Mir drängt sich der Verdacht auf, dass locker ein Duzend Familien dieser Stadt auf einen eigenen Wickeltisch zu Hause verzichten und ihre Kinder grundsätzlich im Drogeriemarkt wickeln. Anders ist der Andrang hier nicht zu erklären. Sonnenschein lässt mich wissen, dass er den Kinderwagen doof findet und er bitte wieder raus möchte. Geht nicht!
Wenn ich einen Zwilling wickeln muss, dann ist der andere besser im Wagen als bei einer Schnitzeljagd zwischen den Regalen aufgehoben. Mir ist das Protestgeschrei und die daraus resultierenden vorwurfsvollen Blicke sämtlicher Kunden wesentlich lieber als die Spur Verwüstung, die mein Sohn mir als Fährte zwischen den Regalen legen würde, wenn ich ihn denn abschnallen würde.

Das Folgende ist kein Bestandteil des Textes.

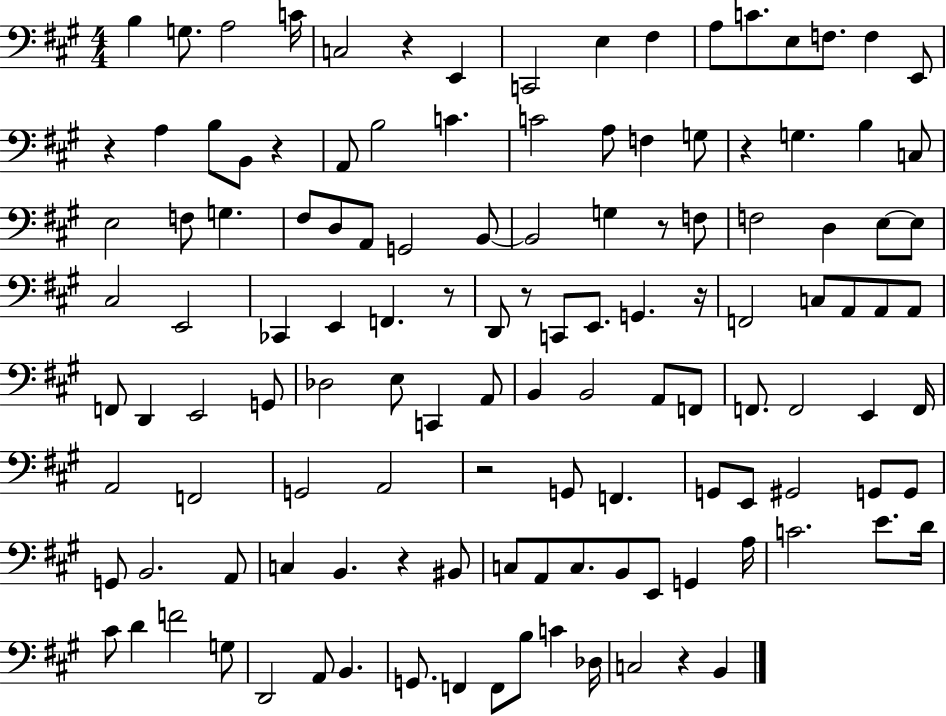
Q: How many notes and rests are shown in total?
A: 126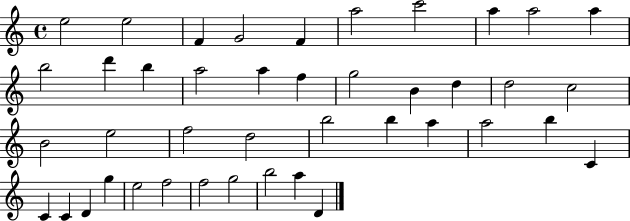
E5/h E5/h F4/q G4/h F4/q A5/h C6/h A5/q A5/h A5/q B5/h D6/q B5/q A5/h A5/q F5/q G5/h B4/q D5/q D5/h C5/h B4/h E5/h F5/h D5/h B5/h B5/q A5/q A5/h B5/q C4/q C4/q C4/q D4/q G5/q E5/h F5/h F5/h G5/h B5/h A5/q D4/q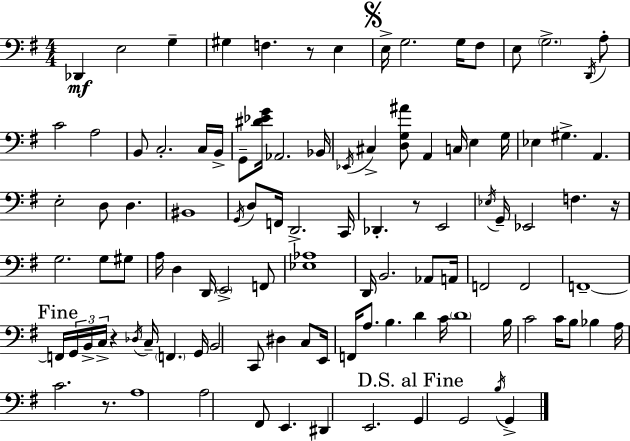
X:1
T:Untitled
M:4/4
L:1/4
K:G
_D,, E,2 G, ^G, F, z/2 E, E,/4 G,2 G,/4 ^F,/2 E,/2 G,2 D,,/4 A,/2 C2 A,2 B,,/2 C,2 C,/4 B,,/4 G,,/2 [^D_EG]/4 _A,,2 _B,,/4 _E,,/4 ^C, [D,G,^A]/2 A,, C,/4 E, G,/4 _E, ^G, A,, E,2 D,/2 D, ^B,,4 G,,/4 D,/2 F,,/4 D,,2 C,,/4 _D,, z/2 E,,2 _E,/4 G,,/4 _E,,2 F, z/4 G,2 G,/2 ^G,/2 A,/4 D, D,,/4 E,,2 F,,/2 [_E,_A,]4 D,,/4 B,,2 _A,,/2 A,,/4 F,,2 F,,2 F,,4 F,,/4 G,,/4 B,,/4 C,/4 z _D,/4 C,/4 F,, G,,/4 B,,2 C,,/2 ^D, C,/2 E,,/4 F,,/4 A,/2 B, D C/4 D4 B,/4 C2 C/4 B,/2 _B, A,/4 C2 z/2 A,4 A,2 ^F,,/2 E,, ^D,, E,,2 G,, G,,2 B,/4 G,,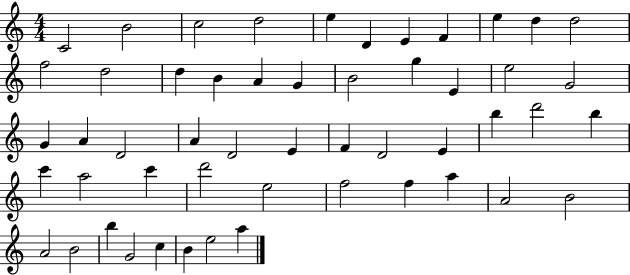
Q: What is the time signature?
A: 4/4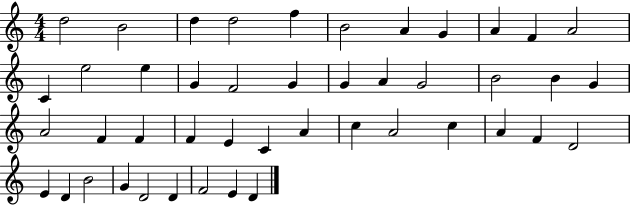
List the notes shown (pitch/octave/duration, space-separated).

D5/h B4/h D5/q D5/h F5/q B4/h A4/q G4/q A4/q F4/q A4/h C4/q E5/h E5/q G4/q F4/h G4/q G4/q A4/q G4/h B4/h B4/q G4/q A4/h F4/q F4/q F4/q E4/q C4/q A4/q C5/q A4/h C5/q A4/q F4/q D4/h E4/q D4/q B4/h G4/q D4/h D4/q F4/h E4/q D4/q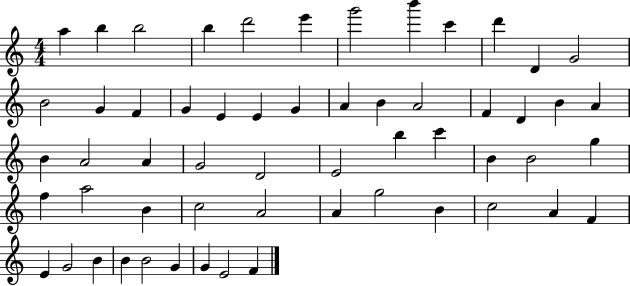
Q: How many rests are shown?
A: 0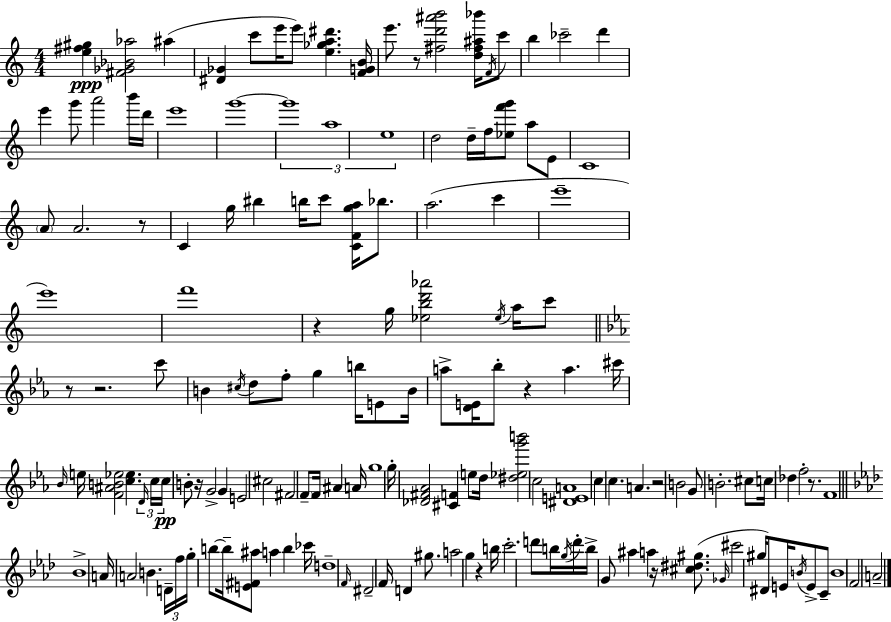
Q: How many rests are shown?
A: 11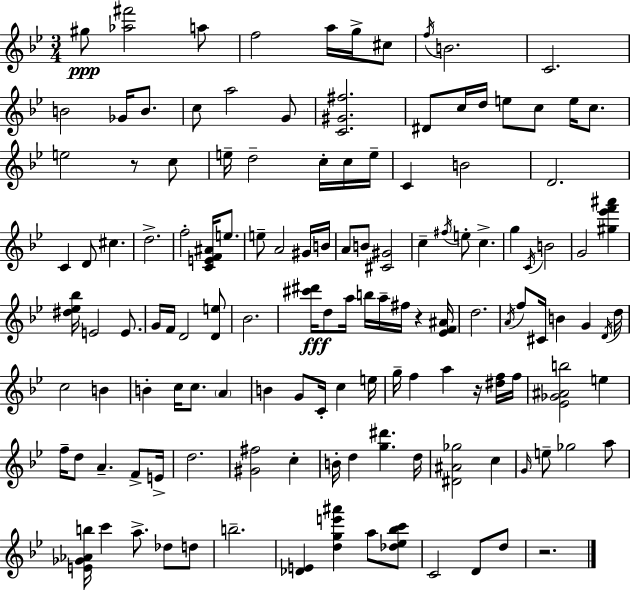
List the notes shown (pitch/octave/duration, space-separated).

G#5/e [Ab5,F#6]/h A5/e F5/h A5/s G5/s C#5/e F5/s B4/h. C4/h. B4/h Gb4/s B4/e. C5/e A5/h G4/e [C4,G#4,F#5]/h. D#4/e C5/s D5/s E5/e C5/e E5/s C5/e. E5/h R/e C5/e E5/s D5/h C5/s C5/s E5/s C4/q B4/h D4/h. C4/q D4/e C#5/q. D5/h. F5/h [C4,E4,F4,A#4]/s E5/e. E5/e A4/h G#4/s B4/s A4/e B4/e [C#4,G#4]/h C5/q F#5/s E5/e C5/q. G5/q C4/s B4/h G4/h [G#5,Eb6,F6,A#6]/q [D#5,Eb5,Bb5]/s E4/h E4/e. G4/s F4/s D4/h [D4,E5]/e Bb4/h. [C#6,D#6]/s D5/e A5/s B5/s A5/s F#5/s R/q [Eb4,F4,A#4]/s D5/h. A4/s F5/e C#4/s B4/q G4/q D4/s D5/s C5/h B4/q B4/q C5/s C5/e. A4/q B4/q G4/e C4/s C5/q E5/s G5/s F5/q A5/q R/s [D#5,F5]/s F5/s [Eb4,Gb4,A#4,B5]/h E5/q F5/s D5/e A4/q. F4/e E4/s D5/h. [G#4,F#5]/h C5/q B4/s D5/q [G5,D#6]/q. D5/s [D#4,A#4,Gb5]/h C5/q G4/s E5/e Gb5/h A5/e [E4,Gb4,Ab4,B5]/s C6/q A5/e. Db5/e D5/e B5/h. [Db4,E4]/q [D5,G5,E6,A#6]/q A5/e [Db5,Eb5,Bb5,C6]/e C4/h D4/e D5/e R/h.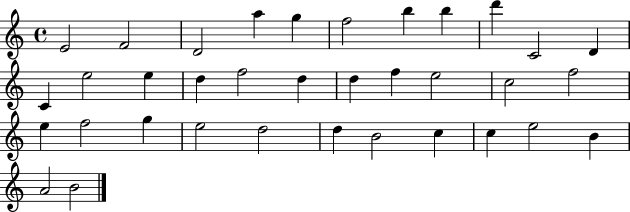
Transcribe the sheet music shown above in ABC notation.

X:1
T:Untitled
M:4/4
L:1/4
K:C
E2 F2 D2 a g f2 b b d' C2 D C e2 e d f2 d d f e2 c2 f2 e f2 g e2 d2 d B2 c c e2 B A2 B2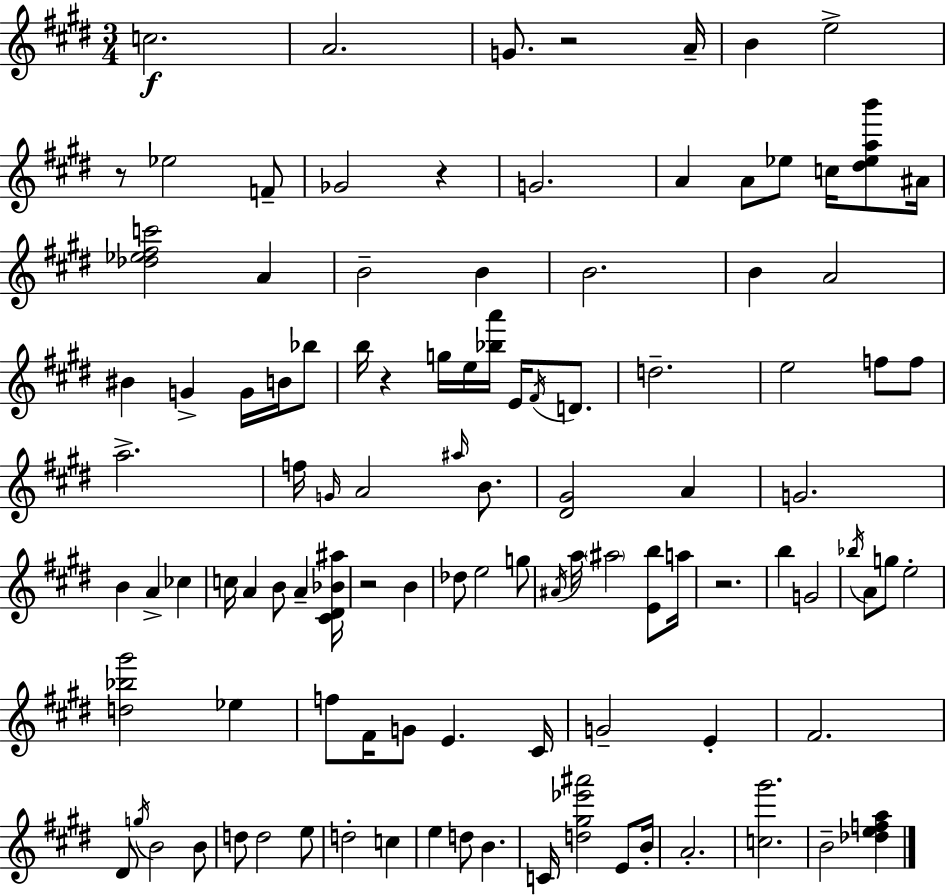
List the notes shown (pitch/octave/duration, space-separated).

C5/h. A4/h. G4/e. R/h A4/s B4/q E5/h R/e Eb5/h F4/e Gb4/h R/q G4/h. A4/q A4/e Eb5/e C5/s [D#5,Eb5,A5,B6]/e A#4/s [Db5,Eb5,F#5,C6]/h A4/q B4/h B4/q B4/h. B4/q A4/h BIS4/q G4/q G4/s B4/s Bb5/e B5/s R/q G5/s E5/s [Bb5,A6]/s E4/s F#4/s D4/e. D5/h. E5/h F5/e F5/e A5/h. F5/s G4/s A4/h A#5/s B4/e. [D#4,G#4]/h A4/q G4/h. B4/q A4/q CES5/q C5/s A4/q B4/e A4/q [C#4,D#4,Bb4,A#5]/s R/h B4/q Db5/e E5/h G5/e A#4/s A5/s A#5/h [E4,B5]/e A5/s R/h. B5/q G4/h Bb5/s A4/e G5/e E5/h [D5,Bb5,G#6]/h Eb5/q F5/e F#4/s G4/e E4/q. C#4/s G4/h E4/q F#4/h. D#4/e G5/s B4/h B4/e D5/e D5/h E5/e D5/h C5/q E5/q D5/e B4/q. C4/s [D5,G#5,Eb6,A#6]/h E4/e B4/s A4/h. [C5,G#6]/h. B4/h [Db5,E5,F5,A5]/q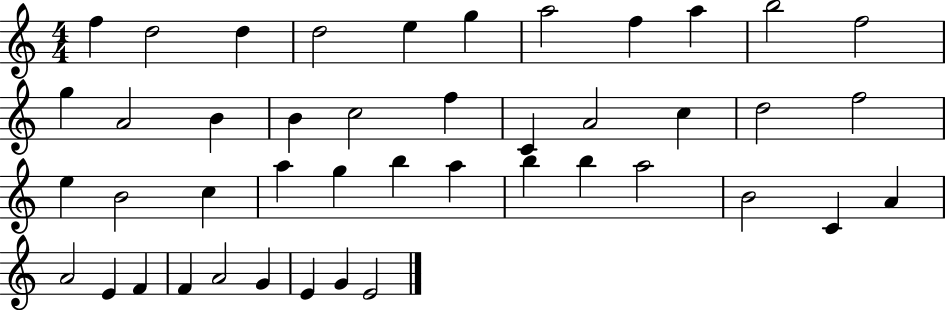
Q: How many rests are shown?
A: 0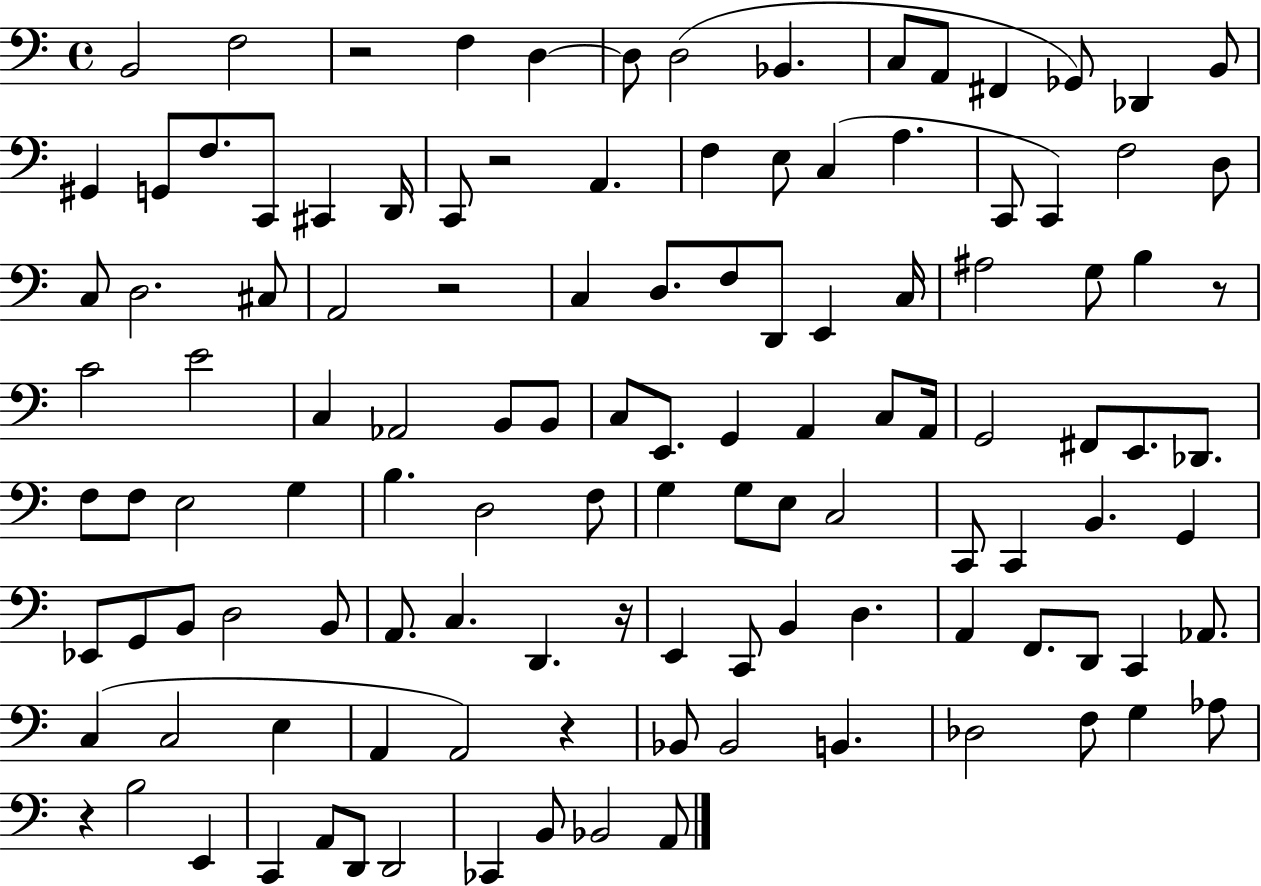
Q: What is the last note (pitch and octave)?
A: A2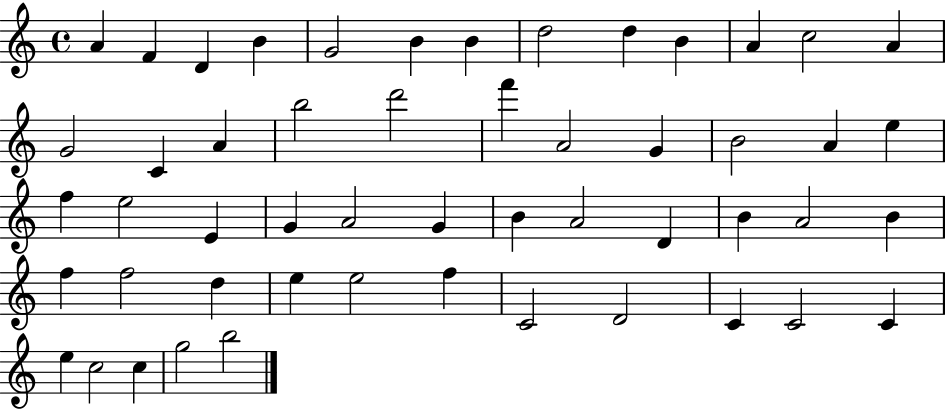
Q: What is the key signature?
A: C major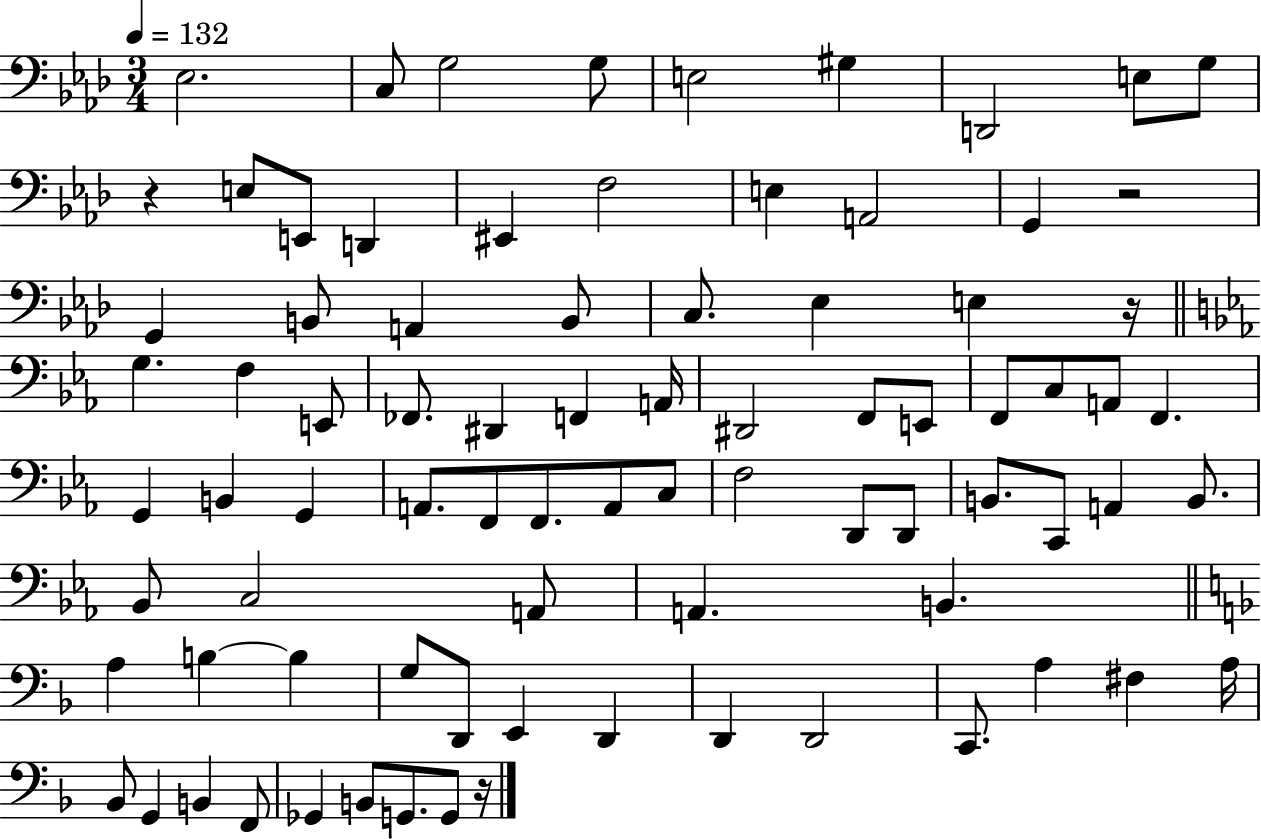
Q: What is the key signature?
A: AES major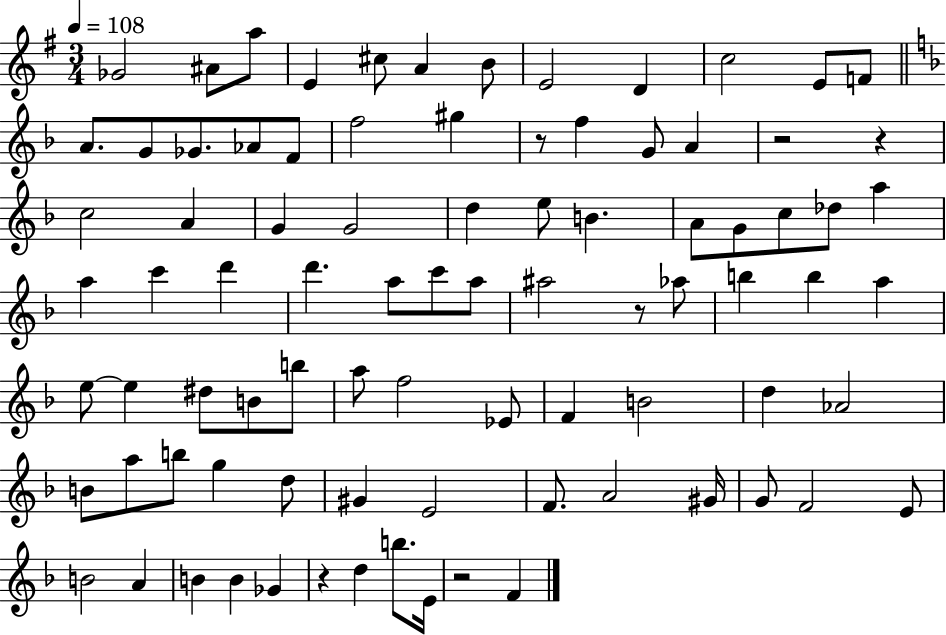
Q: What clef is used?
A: treble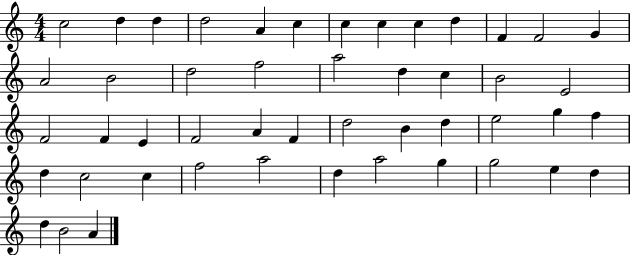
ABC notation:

X:1
T:Untitled
M:4/4
L:1/4
K:C
c2 d d d2 A c c c c d F F2 G A2 B2 d2 f2 a2 d c B2 E2 F2 F E F2 A F d2 B d e2 g f d c2 c f2 a2 d a2 g g2 e d d B2 A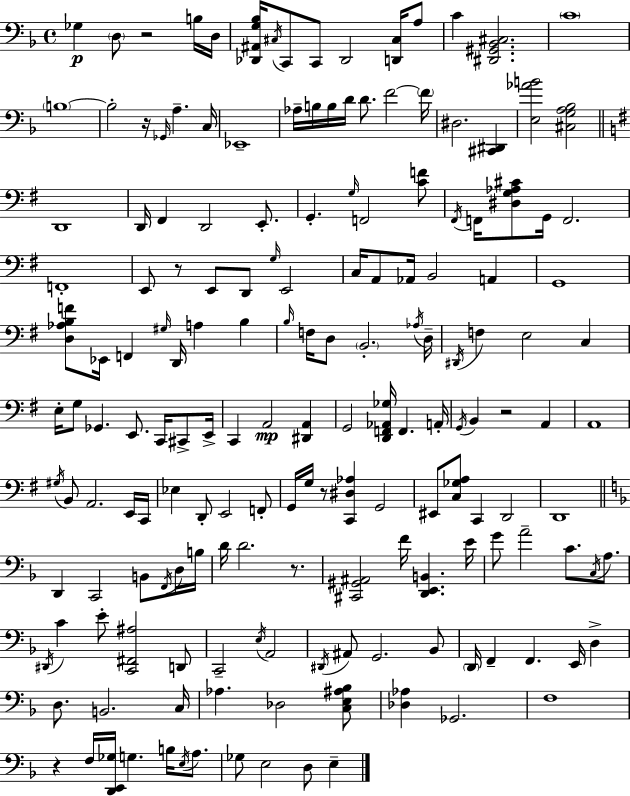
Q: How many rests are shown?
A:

Wir verlassen auf schnellstmöglichem Wege den Drogeriemarkt mit kleinem Zwischenstopp an der Kasse, um das Portemonnaie um einen nicht unerheblichen Betrag zu erleichtern. Vor dem Geschäft stelle ich fest, dass Prinzessin ihre Mütze verloren hat, Sonnenschein doch noch einen Tester Concealer versteckt hatte und mir die Hälfte vom Einkaufszettel noch in den überfüllten Tüten fehlt, die ich kaum an und unter dem Wagen verstaut bekomme.
Bloß weg hier! Bis zum nächsten Einkauf.